▸ **解くべき問題**
下の項目から、「drainpipe」という語を含む行をすべて抜き出しなさい。

━━━ 与えられた情報 ━━━

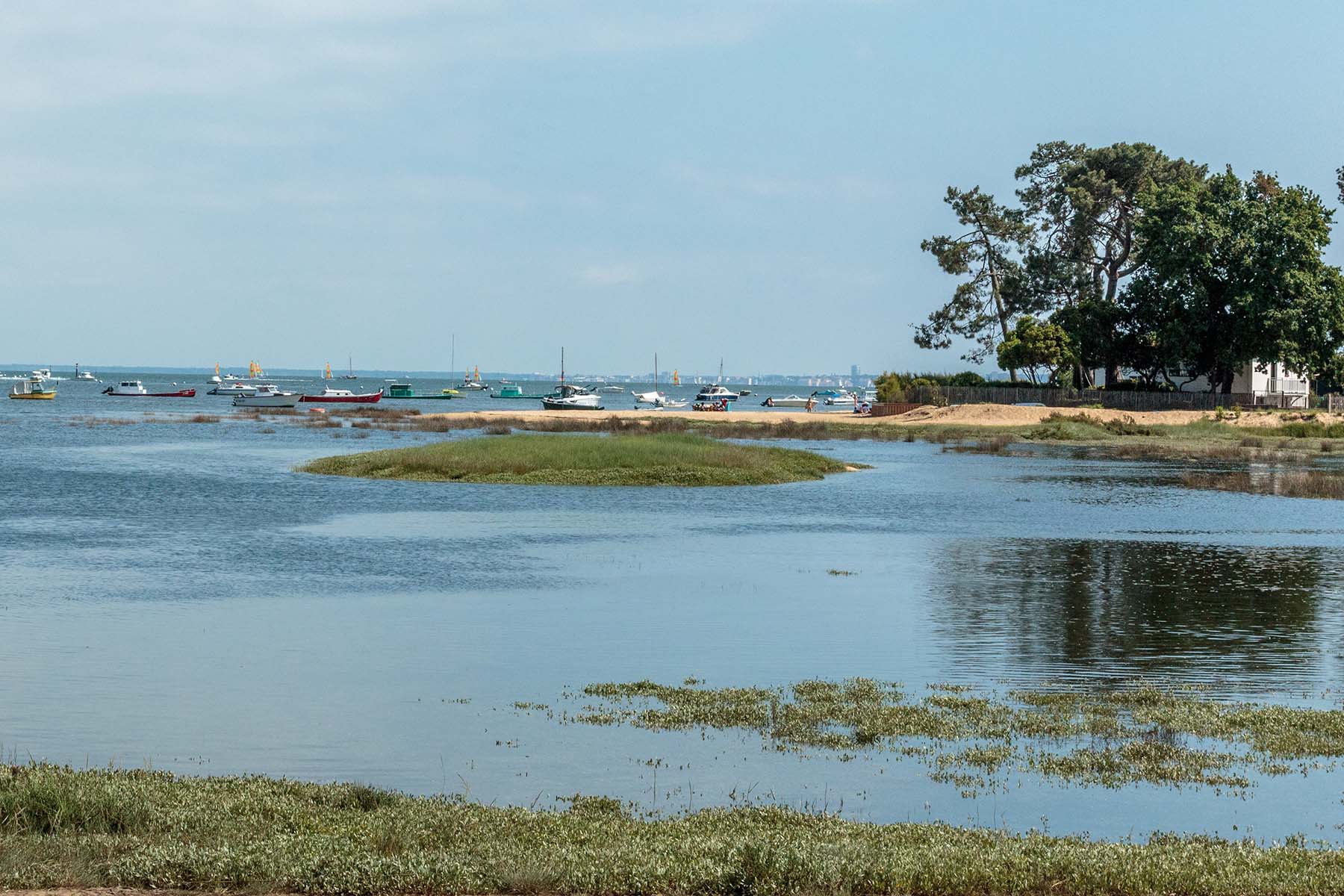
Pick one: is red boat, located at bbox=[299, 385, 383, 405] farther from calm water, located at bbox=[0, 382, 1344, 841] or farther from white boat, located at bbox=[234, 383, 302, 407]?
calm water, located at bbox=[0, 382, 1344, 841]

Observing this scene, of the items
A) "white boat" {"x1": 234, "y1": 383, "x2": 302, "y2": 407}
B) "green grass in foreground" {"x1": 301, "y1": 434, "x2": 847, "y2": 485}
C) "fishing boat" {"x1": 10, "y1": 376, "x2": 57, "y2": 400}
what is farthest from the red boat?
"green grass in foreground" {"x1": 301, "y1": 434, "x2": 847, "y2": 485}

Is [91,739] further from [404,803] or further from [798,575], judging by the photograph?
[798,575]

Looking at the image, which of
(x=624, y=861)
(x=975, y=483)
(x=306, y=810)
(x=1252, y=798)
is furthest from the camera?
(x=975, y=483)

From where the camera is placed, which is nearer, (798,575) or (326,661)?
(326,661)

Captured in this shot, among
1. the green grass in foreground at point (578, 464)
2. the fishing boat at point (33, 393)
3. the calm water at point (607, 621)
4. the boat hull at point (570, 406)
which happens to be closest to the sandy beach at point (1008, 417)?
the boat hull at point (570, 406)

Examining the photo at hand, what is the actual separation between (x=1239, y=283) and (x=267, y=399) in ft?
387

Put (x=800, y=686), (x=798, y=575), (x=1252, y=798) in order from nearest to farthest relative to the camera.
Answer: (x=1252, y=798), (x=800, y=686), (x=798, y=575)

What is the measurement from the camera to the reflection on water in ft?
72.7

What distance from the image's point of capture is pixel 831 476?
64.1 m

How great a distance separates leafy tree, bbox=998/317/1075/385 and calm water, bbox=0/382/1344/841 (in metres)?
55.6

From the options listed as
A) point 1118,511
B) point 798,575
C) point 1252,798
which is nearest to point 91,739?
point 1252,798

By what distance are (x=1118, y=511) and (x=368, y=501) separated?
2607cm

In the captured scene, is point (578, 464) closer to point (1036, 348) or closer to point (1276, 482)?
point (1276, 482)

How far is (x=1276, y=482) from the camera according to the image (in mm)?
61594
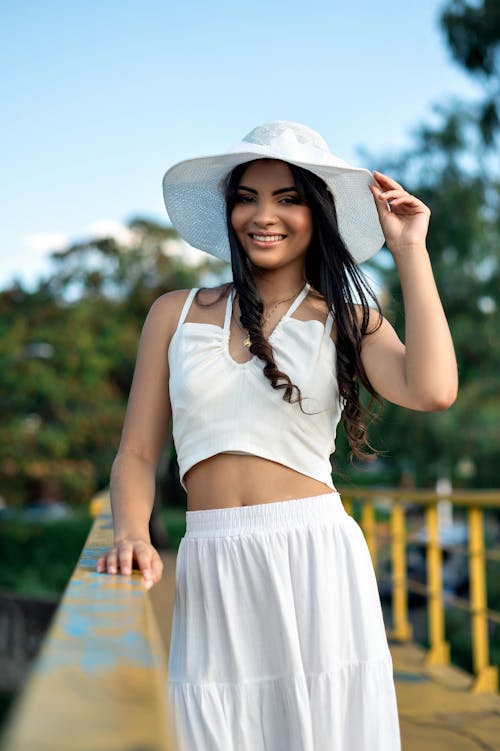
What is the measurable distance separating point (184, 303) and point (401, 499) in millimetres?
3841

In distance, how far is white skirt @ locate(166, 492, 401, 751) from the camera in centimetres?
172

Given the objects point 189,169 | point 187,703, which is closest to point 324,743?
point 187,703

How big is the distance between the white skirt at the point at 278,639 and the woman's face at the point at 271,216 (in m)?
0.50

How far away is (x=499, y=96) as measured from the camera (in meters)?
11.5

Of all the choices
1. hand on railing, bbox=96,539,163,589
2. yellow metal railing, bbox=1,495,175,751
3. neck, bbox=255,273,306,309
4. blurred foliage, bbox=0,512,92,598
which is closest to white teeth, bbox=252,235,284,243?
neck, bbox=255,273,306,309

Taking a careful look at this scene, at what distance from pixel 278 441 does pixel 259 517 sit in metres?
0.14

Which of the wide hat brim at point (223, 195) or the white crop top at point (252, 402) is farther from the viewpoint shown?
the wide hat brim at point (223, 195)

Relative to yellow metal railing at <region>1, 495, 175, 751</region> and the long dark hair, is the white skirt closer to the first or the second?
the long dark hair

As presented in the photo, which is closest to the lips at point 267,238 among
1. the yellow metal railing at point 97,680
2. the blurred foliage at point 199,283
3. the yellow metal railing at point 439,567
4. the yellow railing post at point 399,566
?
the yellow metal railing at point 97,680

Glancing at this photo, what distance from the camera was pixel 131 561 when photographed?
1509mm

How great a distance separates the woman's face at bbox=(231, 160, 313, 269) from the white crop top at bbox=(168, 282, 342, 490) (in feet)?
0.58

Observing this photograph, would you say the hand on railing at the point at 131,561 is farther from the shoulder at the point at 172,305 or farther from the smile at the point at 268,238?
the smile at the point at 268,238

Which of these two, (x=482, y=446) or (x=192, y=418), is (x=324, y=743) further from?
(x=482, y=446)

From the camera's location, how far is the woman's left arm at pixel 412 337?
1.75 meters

━━━
━━━ 与えられた情報 ━━━

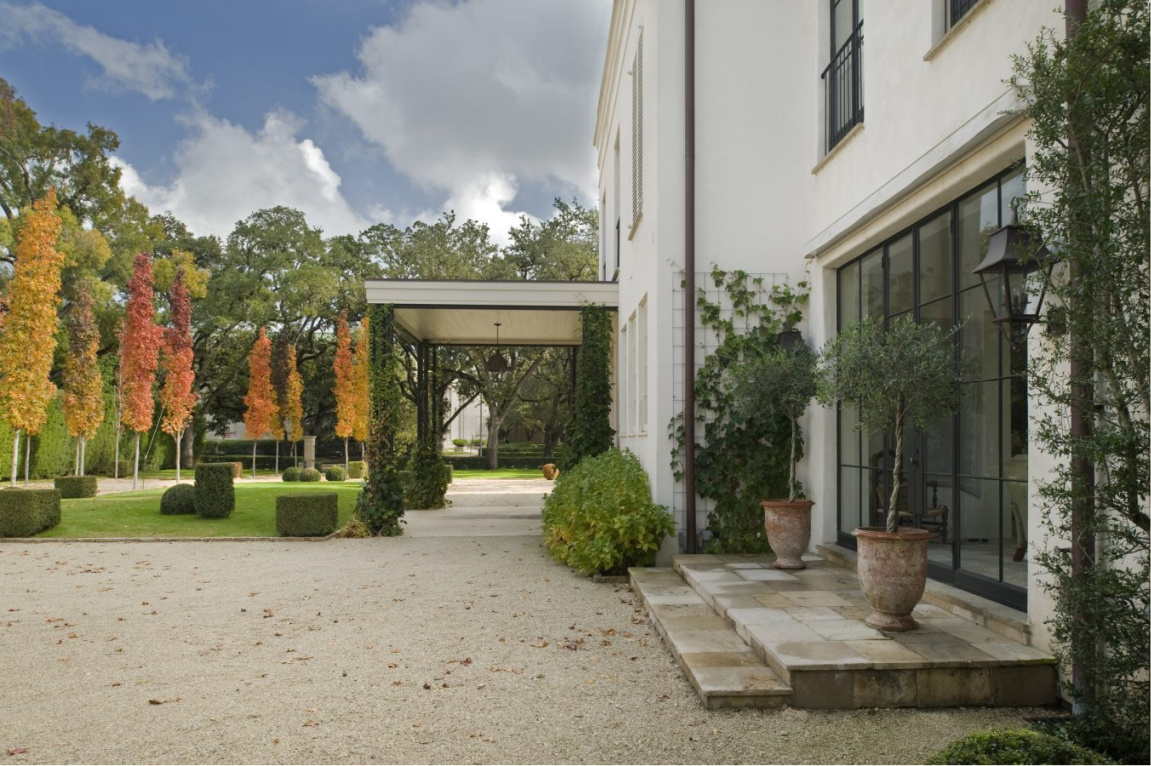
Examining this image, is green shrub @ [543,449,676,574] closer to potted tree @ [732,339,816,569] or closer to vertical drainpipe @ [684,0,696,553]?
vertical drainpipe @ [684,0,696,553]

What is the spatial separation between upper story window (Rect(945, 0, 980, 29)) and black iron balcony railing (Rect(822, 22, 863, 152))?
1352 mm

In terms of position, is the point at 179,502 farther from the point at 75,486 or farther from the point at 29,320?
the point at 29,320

━━━

▸ **この課題の解答**
Examining this image, is green shrub @ [543,449,676,574] closer to potted tree @ [732,339,816,569] or closer to vertical drainpipe @ [684,0,696,553]?
vertical drainpipe @ [684,0,696,553]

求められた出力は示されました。